Source records:
+ + + +

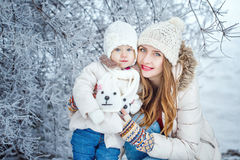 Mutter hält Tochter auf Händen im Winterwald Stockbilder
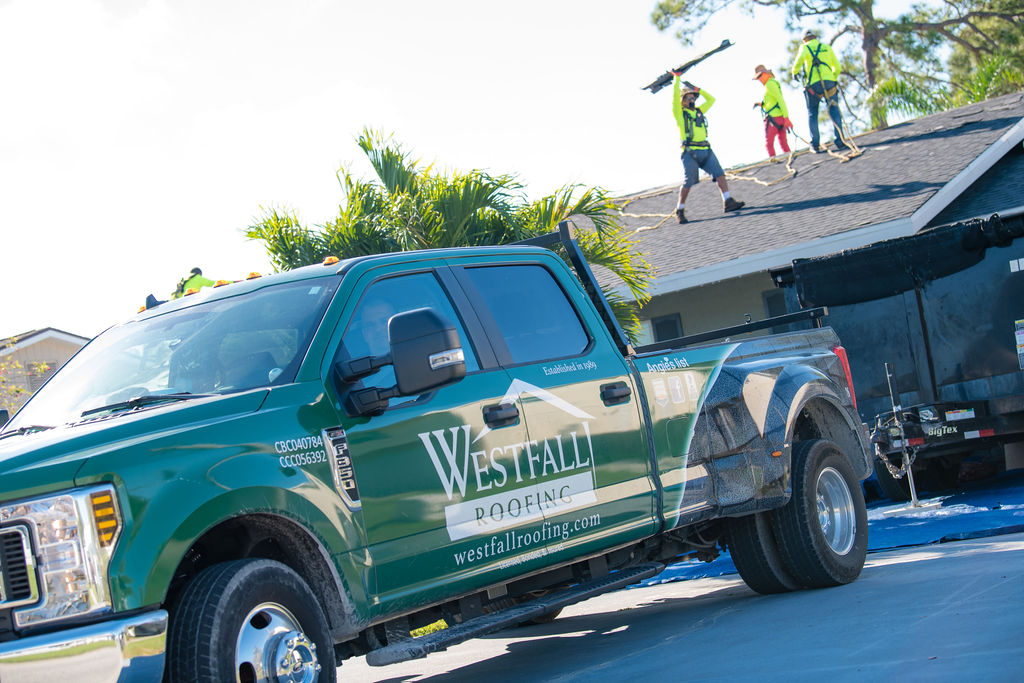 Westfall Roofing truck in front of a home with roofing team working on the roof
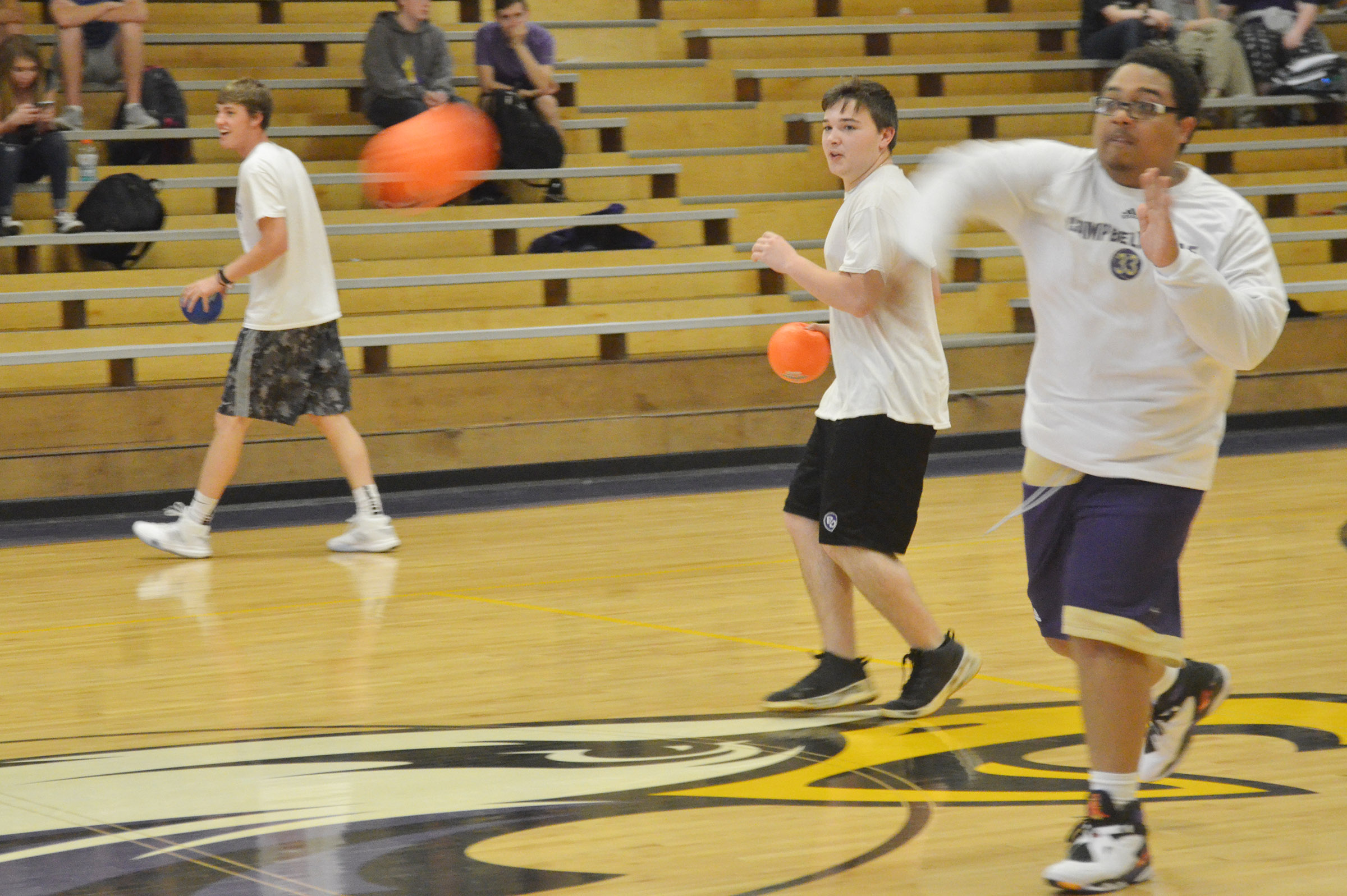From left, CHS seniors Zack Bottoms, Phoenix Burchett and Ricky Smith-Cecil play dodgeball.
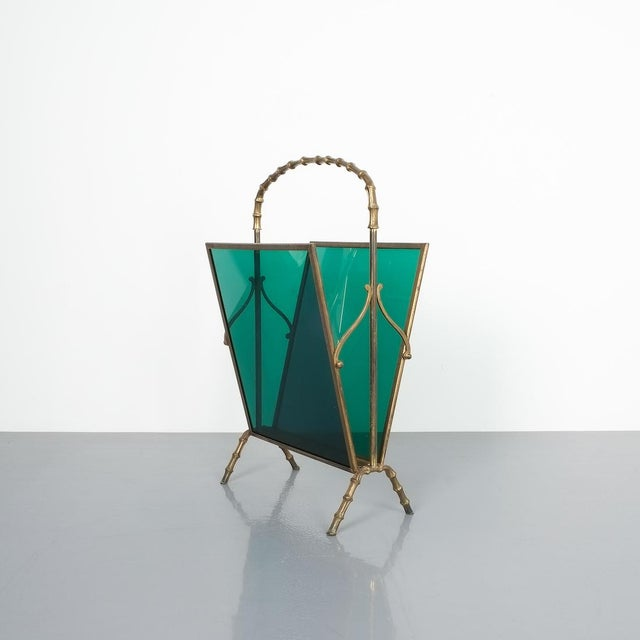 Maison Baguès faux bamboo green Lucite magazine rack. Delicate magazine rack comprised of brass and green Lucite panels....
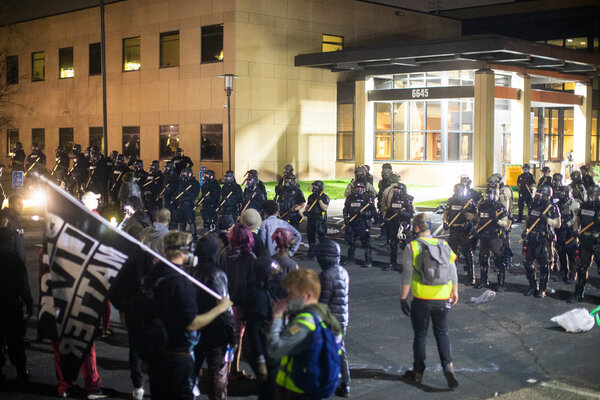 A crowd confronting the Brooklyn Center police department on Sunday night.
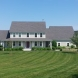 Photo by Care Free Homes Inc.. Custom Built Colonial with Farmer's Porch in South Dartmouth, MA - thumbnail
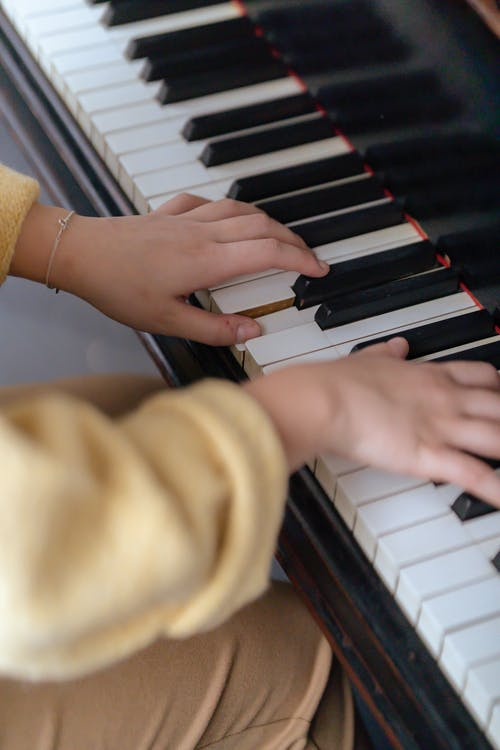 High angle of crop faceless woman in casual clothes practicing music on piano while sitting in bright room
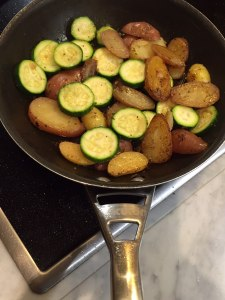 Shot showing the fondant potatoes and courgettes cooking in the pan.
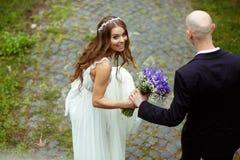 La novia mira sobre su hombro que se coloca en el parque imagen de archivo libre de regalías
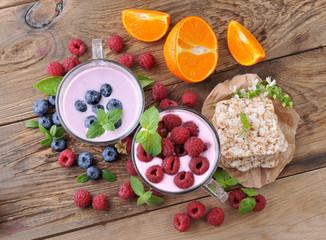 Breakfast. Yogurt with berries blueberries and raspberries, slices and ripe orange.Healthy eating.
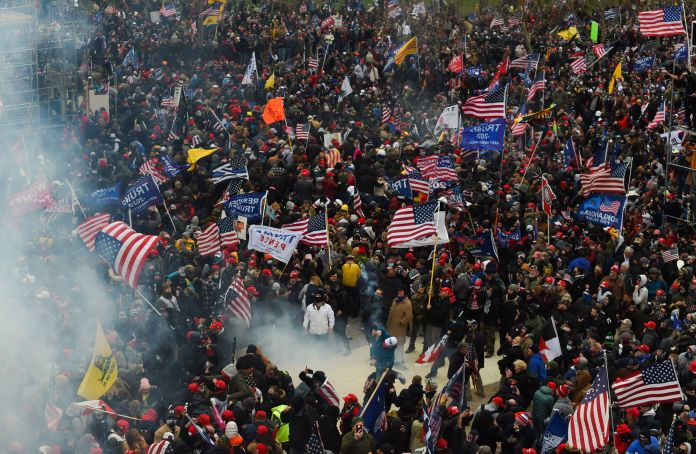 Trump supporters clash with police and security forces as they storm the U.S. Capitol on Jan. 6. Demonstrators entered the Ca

+ + + +

Copy the lines from the line that contains "Breakfast. Yogurt with" through the end of the records, exactly and with nothing added; leave the pictures out.

 Breakfast. Yogurt with berries blueberries and raspberries, slices and ripe orange.Healthy eating.
 Trump supporters clash with police and security forces as they storm the U.S. Capitol on Jan. 6. Demonstrators entered the Ca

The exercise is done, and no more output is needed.